In-Band Transfer of Power-Consumption Allocations

This application is a continuation of U.S. patent application Ser. No. 18/413,089, filed Jan. 16, 2024, whose disclosure is incorporated herein by reference.

The present invention relates generally to power management in computing systems, and particularly to methods and systems for transferring power-consumption allocations between processing devices.

A typical computing system, such as a Data Center (DC) or a High-Performance Computing (HPC) cluster, comprises a large number of processing devices that communicate with one another over a data network. Processing devices may comprise, for example, servers, Graphics Processing Units (GPUs), network switches, etc.

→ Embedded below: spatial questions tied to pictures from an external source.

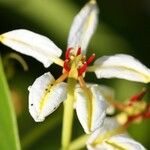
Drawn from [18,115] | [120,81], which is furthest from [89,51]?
[18,115]

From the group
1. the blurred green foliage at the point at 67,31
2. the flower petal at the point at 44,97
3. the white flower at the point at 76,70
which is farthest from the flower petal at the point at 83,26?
the blurred green foliage at the point at 67,31

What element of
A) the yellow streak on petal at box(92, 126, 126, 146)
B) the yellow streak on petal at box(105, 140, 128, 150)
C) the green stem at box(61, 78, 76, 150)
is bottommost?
the yellow streak on petal at box(105, 140, 128, 150)

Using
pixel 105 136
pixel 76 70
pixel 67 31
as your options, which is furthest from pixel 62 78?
pixel 67 31

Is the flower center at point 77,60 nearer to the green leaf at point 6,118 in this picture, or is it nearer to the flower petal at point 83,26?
the flower petal at point 83,26

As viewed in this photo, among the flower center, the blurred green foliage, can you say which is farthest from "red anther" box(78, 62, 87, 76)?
the blurred green foliage

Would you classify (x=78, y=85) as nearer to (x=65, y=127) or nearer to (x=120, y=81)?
(x=65, y=127)

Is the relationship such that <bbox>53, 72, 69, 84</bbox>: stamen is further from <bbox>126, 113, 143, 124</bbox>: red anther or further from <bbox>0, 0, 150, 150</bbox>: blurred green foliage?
<bbox>0, 0, 150, 150</bbox>: blurred green foliage

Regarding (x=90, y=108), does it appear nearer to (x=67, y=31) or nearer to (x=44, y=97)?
(x=44, y=97)
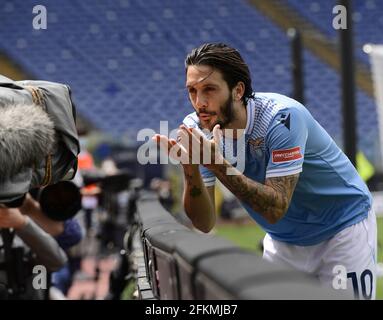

The processing loads, and therefore the power consumptions, of the various processing devices often fluctuate considerably as a function of time. Allocating each processing device a fixed power allocation based on its maximal possible power consumption is highly sub-optimal, since power-consumption peaks of different processing devices rarely coincide.

An embodiment of the present invention that is described herein provides a power allocation method, including allocating power-consumption allocations to multiple processing devices. Available power allocations, which are offered for transfer to other processing devices, are reported by one or more over-allocated processing devices among the processing devices. Power demands, which are required by one or more under-allocated processing devices among the processing devices, are reported by the under-allocated processing devices. At least some of the available power allocations are transferred from one or more of the over-allocated processing devices to one or more of the under-allocated processing devices.

In some embodiments, reporting the available power allocations, reporting the power demands, and transferring the available power allocations, are performed periodically in preparation for subsequent processing intervals. In a disclosed embodiment, the method further includes returning a power allocation, which was transferred from a first processing device to a second processing device, back to the first processing device after a defined time period.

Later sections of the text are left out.